あ、まさか以前にはイゾウさんも……いや、過去をいちいち気にしても…
カラン、と氷がグラス内で踊る音に思考が中断される。
「…それで、本題よね…ゆっくり見ないと分からないけど、今一つだけ言えるのは」
「あ、うん?」
エリンの目線が耳元に注がれているのに気付き、慌てて髪を耳にかける。
ぼんやりしてる間に、その話題になっていたらしい。エリンに来て貰った目的をすっかり忘れていた。

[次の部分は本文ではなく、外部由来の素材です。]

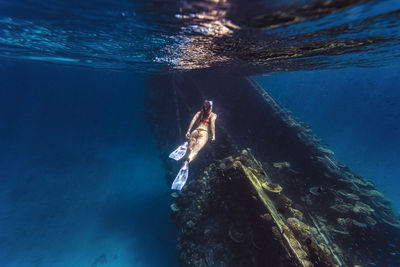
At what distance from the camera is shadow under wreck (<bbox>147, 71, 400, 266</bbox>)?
18.7 ft

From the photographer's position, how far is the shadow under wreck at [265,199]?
18.7 feet

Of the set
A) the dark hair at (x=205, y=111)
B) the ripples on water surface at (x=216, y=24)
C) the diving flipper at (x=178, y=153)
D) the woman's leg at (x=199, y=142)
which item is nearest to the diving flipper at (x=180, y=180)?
the diving flipper at (x=178, y=153)

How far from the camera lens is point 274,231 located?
5242mm

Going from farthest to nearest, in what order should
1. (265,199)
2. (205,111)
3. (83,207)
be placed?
1. (83,207)
2. (205,111)
3. (265,199)

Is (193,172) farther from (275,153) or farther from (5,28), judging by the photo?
(5,28)

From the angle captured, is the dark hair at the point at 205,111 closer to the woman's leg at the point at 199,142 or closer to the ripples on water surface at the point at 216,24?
the woman's leg at the point at 199,142

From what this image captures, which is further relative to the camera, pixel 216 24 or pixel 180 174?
pixel 180 174

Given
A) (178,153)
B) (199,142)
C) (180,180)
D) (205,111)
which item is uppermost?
(205,111)

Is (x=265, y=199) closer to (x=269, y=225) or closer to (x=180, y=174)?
(x=269, y=225)

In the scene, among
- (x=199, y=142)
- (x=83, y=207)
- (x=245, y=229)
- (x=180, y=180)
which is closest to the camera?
(x=180, y=180)

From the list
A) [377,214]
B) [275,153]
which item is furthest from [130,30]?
[377,214]

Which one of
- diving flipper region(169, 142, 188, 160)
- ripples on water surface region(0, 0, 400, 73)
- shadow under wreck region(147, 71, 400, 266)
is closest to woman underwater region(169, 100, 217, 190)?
diving flipper region(169, 142, 188, 160)

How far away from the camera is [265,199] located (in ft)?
19.8

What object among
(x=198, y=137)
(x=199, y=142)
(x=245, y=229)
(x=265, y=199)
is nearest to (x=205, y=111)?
(x=198, y=137)
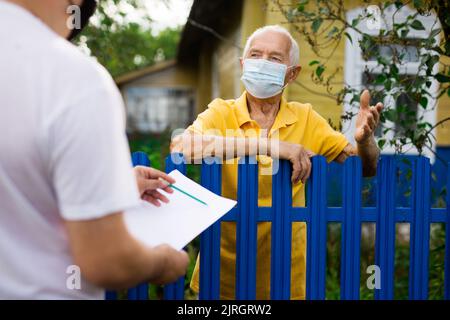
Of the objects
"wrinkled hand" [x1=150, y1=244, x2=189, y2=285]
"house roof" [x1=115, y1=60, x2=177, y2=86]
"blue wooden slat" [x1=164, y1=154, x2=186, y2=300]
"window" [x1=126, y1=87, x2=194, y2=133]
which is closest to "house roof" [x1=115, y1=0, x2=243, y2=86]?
"house roof" [x1=115, y1=60, x2=177, y2=86]

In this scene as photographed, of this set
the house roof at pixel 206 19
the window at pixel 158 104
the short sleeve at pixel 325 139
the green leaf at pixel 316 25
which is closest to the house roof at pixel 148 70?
the window at pixel 158 104

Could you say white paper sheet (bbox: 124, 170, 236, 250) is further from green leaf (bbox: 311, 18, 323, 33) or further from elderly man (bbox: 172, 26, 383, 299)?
green leaf (bbox: 311, 18, 323, 33)

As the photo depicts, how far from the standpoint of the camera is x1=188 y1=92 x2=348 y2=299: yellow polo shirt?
2371mm

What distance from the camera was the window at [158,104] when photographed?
22.7m

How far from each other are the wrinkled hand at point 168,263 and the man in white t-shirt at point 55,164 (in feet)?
0.27

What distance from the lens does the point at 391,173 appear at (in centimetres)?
234

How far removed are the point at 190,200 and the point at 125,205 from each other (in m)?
0.74

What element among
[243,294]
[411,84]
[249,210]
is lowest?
[243,294]

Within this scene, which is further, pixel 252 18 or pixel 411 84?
pixel 252 18

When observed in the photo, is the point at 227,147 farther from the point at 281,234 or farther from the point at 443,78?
the point at 443,78

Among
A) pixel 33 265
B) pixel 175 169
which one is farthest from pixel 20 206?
pixel 175 169

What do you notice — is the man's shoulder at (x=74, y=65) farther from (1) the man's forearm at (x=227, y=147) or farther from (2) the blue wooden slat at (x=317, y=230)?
(2) the blue wooden slat at (x=317, y=230)

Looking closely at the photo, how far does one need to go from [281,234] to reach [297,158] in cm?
34
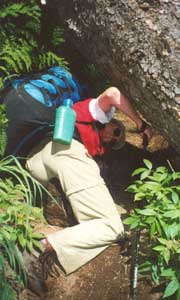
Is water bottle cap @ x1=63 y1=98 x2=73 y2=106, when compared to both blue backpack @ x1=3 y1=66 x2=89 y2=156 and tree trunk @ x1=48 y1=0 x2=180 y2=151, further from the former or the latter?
tree trunk @ x1=48 y1=0 x2=180 y2=151

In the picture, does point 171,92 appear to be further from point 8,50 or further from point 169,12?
point 8,50

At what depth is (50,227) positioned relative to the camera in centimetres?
521

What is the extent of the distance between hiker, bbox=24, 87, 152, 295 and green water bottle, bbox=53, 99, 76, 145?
13 cm

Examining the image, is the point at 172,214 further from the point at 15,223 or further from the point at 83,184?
the point at 15,223

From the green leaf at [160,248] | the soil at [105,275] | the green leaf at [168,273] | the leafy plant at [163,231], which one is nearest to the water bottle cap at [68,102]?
the soil at [105,275]

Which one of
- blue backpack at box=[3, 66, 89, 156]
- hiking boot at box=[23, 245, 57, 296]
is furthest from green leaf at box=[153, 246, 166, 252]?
blue backpack at box=[3, 66, 89, 156]

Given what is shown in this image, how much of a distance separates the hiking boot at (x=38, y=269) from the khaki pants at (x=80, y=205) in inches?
4.2

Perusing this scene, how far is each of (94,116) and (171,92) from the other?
3.23 feet

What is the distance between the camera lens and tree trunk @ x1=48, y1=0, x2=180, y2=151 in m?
4.38

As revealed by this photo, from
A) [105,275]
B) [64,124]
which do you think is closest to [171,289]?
[105,275]

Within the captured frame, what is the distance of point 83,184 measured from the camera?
4.84m

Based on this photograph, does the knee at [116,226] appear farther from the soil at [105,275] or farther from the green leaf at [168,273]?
the green leaf at [168,273]

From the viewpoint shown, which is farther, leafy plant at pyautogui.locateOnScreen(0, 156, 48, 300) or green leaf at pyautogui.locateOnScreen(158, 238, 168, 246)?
leafy plant at pyautogui.locateOnScreen(0, 156, 48, 300)

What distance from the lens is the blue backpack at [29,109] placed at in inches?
193
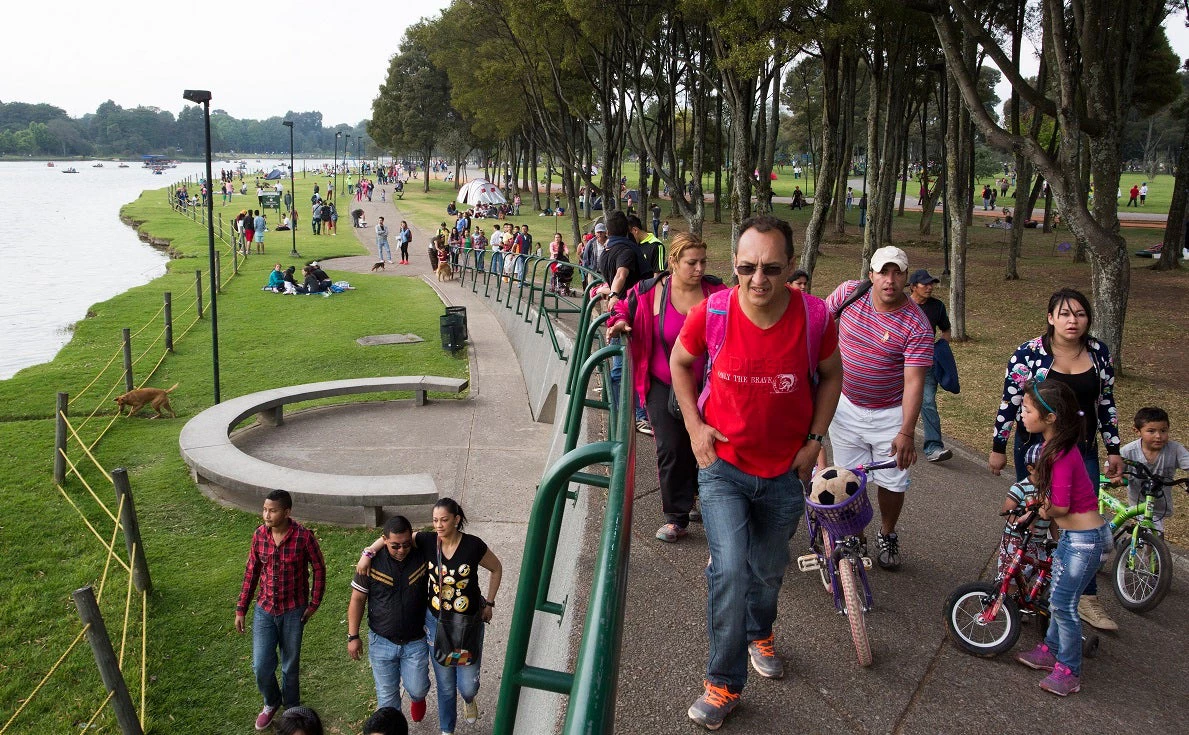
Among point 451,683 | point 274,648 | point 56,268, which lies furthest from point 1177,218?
point 56,268

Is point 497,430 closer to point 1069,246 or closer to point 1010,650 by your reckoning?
point 1010,650

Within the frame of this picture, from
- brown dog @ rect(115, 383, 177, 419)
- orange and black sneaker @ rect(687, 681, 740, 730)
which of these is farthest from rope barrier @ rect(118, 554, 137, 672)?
brown dog @ rect(115, 383, 177, 419)

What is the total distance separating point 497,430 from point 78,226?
2168 inches

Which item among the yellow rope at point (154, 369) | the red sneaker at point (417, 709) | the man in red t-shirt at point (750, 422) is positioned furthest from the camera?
the yellow rope at point (154, 369)

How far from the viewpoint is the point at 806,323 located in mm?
3205

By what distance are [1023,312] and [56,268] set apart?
118 ft

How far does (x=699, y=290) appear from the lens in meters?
4.57

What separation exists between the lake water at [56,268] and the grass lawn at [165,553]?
16.3 ft

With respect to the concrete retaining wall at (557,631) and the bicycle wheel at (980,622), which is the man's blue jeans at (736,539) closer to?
the concrete retaining wall at (557,631)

「その石には、護りの意味があるの。大切な相手に贈ったりするわ」
それはつまり、私の事を大切に想ってくれた誰かが…と云う事…?
ツキン、と心に針が落ちる。
イゾウさんに、聞かれたくなかった。
誰かが誰なのかは分からないけれど、その意味が、想いが、共通なのだとしたら…
さっきから後ろ向きの思考ばかりな自分に気付くも、嵌りかけたループから抜け出せない。
「じゃあ私はこれで戻るわね」
「…もう?ごめんね、せっかく来てくれたのに」
「気にしないの。いつでもモビーで話せるわ。イゾウ隊長、お先に」
「あァ」
立ち上がったエリンにモビーまで送ると言おうとしたら、我先にと数人の隊員さんが駆け寄った。心配は要らないみたいだ。
「おやすみなさい、ありがとうエリン」
振り返らずにヒラヒラと手を振るエリンの後ろを、ドタバタと騎士たちが付いて行く。
その流れに乗ってサッチがお姉さんと出て行った。不思議と頼もしく見えたその背中に、上手く行く様にと心の中で手を合わせた。
「心配いらねェよ」
「…うん」
「で、話の続きはどうした?」
「え?」
膝の上でぎゅっと握りしめた両手にそっと、イゾウさんの手が添えられる。
「リリィにしては話がちぐはぐだし、所々飛んでたからな」
「…イゾウさんには敵わないや。でも、気付いてくれて嬉しい」
えへへ、と笑ったら不意にじわりと滲んだ目元を誤魔化す為に、緩く唇を噛んで天井を見上げて口を開いた。
「本当に、よく分からないんだけど……」
また何処からとも無く湧いてきた嫌なノイズがぎりぎりと心を掻き毟りそうになる度、イゾウさんの手がそっと制してくれた。